So this, chez Salut!, is the pièce de résistance.
Looks and is great, with plenty of space to relax, entertain and take in the striking city view. But we are about to discover how resistant our pièce is to the Abu Dhabi summer.
For weeks, people have been warning that the balcony, the feature that makes a tiny flat seem spacious (it was marketed as two-bedroomed, but is actually nothing of the sort), will soon be out of bounds.
Beneath the heat of the day, with temperatures edging upwards of 40 degrees, it is already difficult to stay out much longer than it takes to water Mme Salut's attempts to relocate the Royal Botanic Gardens somewhere east of Kew.
But at night, and especially during the early evening, it remains usable. And I suspect it will continue to be pleasant enough to sit out and eat an evening meal for a few more weeks to come, before it gets really hot and humid.
The last time I bought fans was during a heatwave in London in, I think, 2003. After a fortnight of sticky, oppressive nights - one colleague whose flat had access to the roof was using it to sleep on - I paid good money for the last two fans available in the nearest departmental store.

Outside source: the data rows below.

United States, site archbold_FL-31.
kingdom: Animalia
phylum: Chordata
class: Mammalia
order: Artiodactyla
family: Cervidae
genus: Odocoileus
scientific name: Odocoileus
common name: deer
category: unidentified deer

I had just enough time to get them home before the weather changed completely, and they were barely used until they were exported to the south of France.
Here, I have drawn the line at those monsters you see in one or two shops, enormous fans that blast out a gale and blow a huge hole in the bank balance. But I have bought a couple of smaller ones again, confident this time that the only change in temperature and air quality will make them more, not less useful (provided I don't leave them out in the sun, where they will surely fry).
Seasoned expats around the world will know better, but my own guess is that the balcony will seem a welcome haven for another month or so, and may still be OK most evenings for a little while after that. And then we need only wait patiently for October, from when it should be bliss.
And in the meantime, there's that forthcoming sojourn in chillier climes. Even the Var may seem on the fresh side after here, but there are cooler places to visit first:
* London, where one friend says the weather has been splendid ever since Boris was elected (by way of balance, another friend threatened not to set foot in the capital again until he was thrown out of office)
* Middlesbrough, which I am sure will be Middlesbrough
* Gothenburg, where I will be too busy representing Abu Dhabi's new daily at an international newspaper conference to worry about how cold Scandinavia is in June.